The phenomenon is called the Mandela effect and was named in 2010 when a group of people believed that the Nobel Prize winner had died in the 1980s.
Brands are also victims of “gap filling” in phrases, design or even name; This is how Martha Higareda explained it.
Through the official TikTok account “De todo mucho”, a podcast made by Martha Higareda and Yordi Rosado, content was shared in whichhe film actress explained the Mandela effect in brands: Monopoly and Pikachu, the main ones.
Can you imagine trusting a memory or historical fact and that the collective endorses it, but in reality it turns out to be false? The phenomenon of collusion shared by several people was dubbed the Mandela effect by pseudoscientist Fiona Broome when she realized at the 2010 Dragon Con Convention that attendees remembered the death of the South African Nobel Peace Prize winner in the 1980s, when in reality Mandela died in 2013.
Another historical fact that is falsely remembered is the canonization of Teresa of Calcutta in 1990 when in fact this happened in 2016.
The pseudoscientific explanation is that memories can be modified and when there are references to a different memory, they can be shaped if there are confirmation biases.
Some explanations of a psychological nature go towards social validation, that is, it is believed when other people believe it; confirmation biasby prioritizing information that confirms beliefs; cryptomnesia, the brain places data in memory locations with actual content; false attribution which refers to believing something that turned out to be false, but previously it was stored as true and collusion when an attempt is made to remember something and since the information does not exist, the response is falsified to fill the gap.
Martha Higareda explains the Mandela phenomenon in brands
The Mandela effect is not only present in historical events, but the design of brands is also a victim of the filling of the memory void.
In it podcastMartha Higareda told Yordi Rosado that one of her cousins was the one who caused curiosity on the subject:
“He told me: —how do you remember the achievement of Monopoly?— and I: —Ah, well, a man with a mustache, a hat and a monocle—. Well no! He has never had a monocle ”, assured Higareda in the conversation with the television host.

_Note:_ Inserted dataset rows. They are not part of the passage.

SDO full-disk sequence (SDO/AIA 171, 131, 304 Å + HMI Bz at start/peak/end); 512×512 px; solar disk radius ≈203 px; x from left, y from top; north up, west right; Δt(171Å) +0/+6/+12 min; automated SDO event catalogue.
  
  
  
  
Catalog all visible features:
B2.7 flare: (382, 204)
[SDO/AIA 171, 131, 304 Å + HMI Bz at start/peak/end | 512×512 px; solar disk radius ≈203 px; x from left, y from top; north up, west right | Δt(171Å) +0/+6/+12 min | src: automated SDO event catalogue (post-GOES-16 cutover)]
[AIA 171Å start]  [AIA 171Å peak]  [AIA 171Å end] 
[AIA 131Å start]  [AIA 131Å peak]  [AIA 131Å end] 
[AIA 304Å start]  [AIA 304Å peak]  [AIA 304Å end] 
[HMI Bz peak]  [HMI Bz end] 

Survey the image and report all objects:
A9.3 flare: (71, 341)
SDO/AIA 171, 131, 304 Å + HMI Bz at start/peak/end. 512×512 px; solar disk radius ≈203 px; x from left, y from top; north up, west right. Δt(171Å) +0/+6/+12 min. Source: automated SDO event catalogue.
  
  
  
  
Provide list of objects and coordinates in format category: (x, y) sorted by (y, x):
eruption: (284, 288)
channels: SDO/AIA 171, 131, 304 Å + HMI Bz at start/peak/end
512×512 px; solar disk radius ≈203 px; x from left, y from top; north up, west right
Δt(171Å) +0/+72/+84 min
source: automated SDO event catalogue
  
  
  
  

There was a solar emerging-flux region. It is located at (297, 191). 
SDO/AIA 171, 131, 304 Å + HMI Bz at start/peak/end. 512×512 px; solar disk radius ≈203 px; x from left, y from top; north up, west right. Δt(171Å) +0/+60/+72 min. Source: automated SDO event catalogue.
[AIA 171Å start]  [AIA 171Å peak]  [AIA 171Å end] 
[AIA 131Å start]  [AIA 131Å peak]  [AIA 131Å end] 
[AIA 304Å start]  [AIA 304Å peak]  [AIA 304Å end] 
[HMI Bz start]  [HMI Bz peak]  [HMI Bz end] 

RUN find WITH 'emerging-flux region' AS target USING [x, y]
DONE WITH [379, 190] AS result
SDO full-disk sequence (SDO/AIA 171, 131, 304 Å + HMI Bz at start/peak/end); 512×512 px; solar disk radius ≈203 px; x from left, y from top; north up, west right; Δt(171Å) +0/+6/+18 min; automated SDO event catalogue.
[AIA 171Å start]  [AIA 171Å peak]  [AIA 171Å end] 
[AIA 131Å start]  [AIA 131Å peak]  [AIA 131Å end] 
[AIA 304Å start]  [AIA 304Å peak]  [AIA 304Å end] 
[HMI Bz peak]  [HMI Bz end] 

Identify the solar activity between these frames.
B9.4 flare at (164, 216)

He also gave Pikachu an example, since many people remember him with a yellow tail and a black horn at the end; however, the creature from the Pokémon franchise does not have a black tail.
“My cousin told me that this is called the Mandela effect,” said the Mexican film actress.
@detodounmuchotiktok Has it happened to them? 😨 Let’s talk about #mandela effect #detodounmucho #marthahigareda #yordirosado ♬ original sound – detodounmuchotiktok
These are some of the main examples that the group remembers, others are the following: Snow White’s queen never says “mirror, mirror in front of the mirror”, but instead makes an invocation with thunder to call the “mirror slave” so that come out of the dark; Disney’s main character is remembered with braces when he doesn’t actually have them; The Simpsons do not have an “s” at the end, although in the pronunciation the collective identifies it in this way; the logo of the Looney Tunes series is spelled correctly like this and not “Toons”; there is no hyphen that separates the Coca Cola design, only a period.
In design, names, brands, historical facts and cinema, the possibilities of an inserted collective memory are infinite and curious when reality is discovered.